Trojans are playing with fire
Once again, amid the kindling that has become the USC football program, “Fight On” is being drowned out by two other sounds.
More smoke here, strange smoke, scary smoke, stupid smoke, adding to a cloud that ensures the NCAA will keep looking for that illegal burn.
Just some kid driving his girlfriend’s car.
Just another silly ember that could have been doused with a little more prudence and a little less arrogance.
Is it really that hard to monitor some kid driving his girlfriend’s car?
Is there really an athletic department over there, or just Pete Carroll coaching football and a bunch of people looking the other way?
Here’s the story, so typical, so avoidable.
Joe McKnight, the Trojans’ star running back, is seen driving a black 2006 Land Rover owned by some sports-nut businessman.
The guy, Scott Schenter, says he bought it for McKnight’s girlfriend, who he says is an employee and longtime family friend.
Schenter has a history doing business on the periphery of sports, and even once registered the website name 4joemcknight.com, but he has no documented association with McKnight or the university.
An innocent relationship, perhaps, but then the story gets weird.
First red flag: When asked about the car, McKnight lies and claims he didn’t drive it, even though he has been seen driving it regularly.
Why would you lie about driving a car if you didn’t think you were breaking NCAA rules?
Second red flag: When asked about the car, Schenter refuses to respond to a flurry of e-mailed questions, then issues a statement only after The Times’ initial story appears Saturday.
Schenter writes that his answers were delayed because he’s in South Africa and the Internet is “expensive” there.
You spend $27,000 for a Land Rover for some employee, yet you can’t afford the hookup at the Fairfield Inn Johannesburg?
It’s all knucklehead stuff, embarrassing stuff, but it does make one thing official.
The USC football program now leads the nation in recklessness.

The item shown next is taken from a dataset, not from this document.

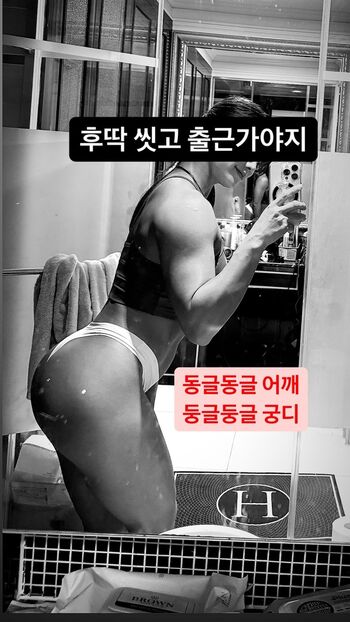Ssohyun ss page leaked private photo uncensored HD quality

The sophisticated, NFL-like Trojans are experts on what they do, but appear clueless on who they are.
Heisman Trophy winner’s family home? No idea. Star receiver’s rent? What? Star running back’s car? Who?
C’mon now. It’s one thing to evade those gumshoes at the NCAA, it’s another thing to insult them.
At some point, despite USC’s money and power and prestige, the collegiate police are going to cuff them out of spite.
I mean, whom do the Trojans think they are kidding?
Did they really think that one of their most celebrated players could drive a car owned by a potential agent or manager and nobody would notice?
The most damning part of The Times story is the Land Rover parked outside the Trojans’ practice field with the emergency lights flashing while McKnight socialized with his teammates and coaches before jumping in the car and driving away.
Is there nobody at USC who would see this and wonder why this kid with no job from an economically disadvantaged background would be driving such a nice vehicle?
Oh, wait, that’s right, in keeping with regulations, McKnight apparently registered the car with the university before the season. McKnight lied about it in a Times interview, saying it wasn’t registered, but officials later said it was.
Fine. Didn’t any of those officials read the name of the car’s owner and wonder about the connection?
Even if the connection is completely innocent, one would think that somebody over there would understand that looks are everything in a town built on perception.
Joe, we understand it’s your girlfriend’s car. But nobody else will. So stop driving it.
For the USC program to be brought down because of a kid illegally driving a car is as tired and cliché as a bank being robbed because of a sleeping guard.
The issue is not with the car, but the caretakers, and so on Saturday I called Pete Carroll.
“You know I’m not supposed to say anything,” he said.
The sound of his voice told it all. He’s weary and frustrated with this stuff, but, as I’ve written here, there’s an easy way to fix it.
Pay more attention to it. Go overboard in monitoring it. Understand that your legacy here will be affected by it.
And don’t dare use the excuse that it’s 80 young men and it’s Los Angeles and it’s impossible to know everything. This excuse once got Bob Toledo fired from UCLA. Coaches are paid big money to know all their players, especially their best ones.
Players who, in many cases, do not care about anything but themselves and their NFL future.
Reggie Bush embarrassed the university, then ran off to collect millions
McKnight, Bush’s anointed successor, has now also embarrassed the university, which means he undoubtedly will run off this summer to collect his own riches.
USC is once again left with all this smoke, and the real fear that one day soon, the smallest of flames will be discovered and the entire foundation will eventually crumble.
Even if it’s just some kid driving his girlfriend’s car.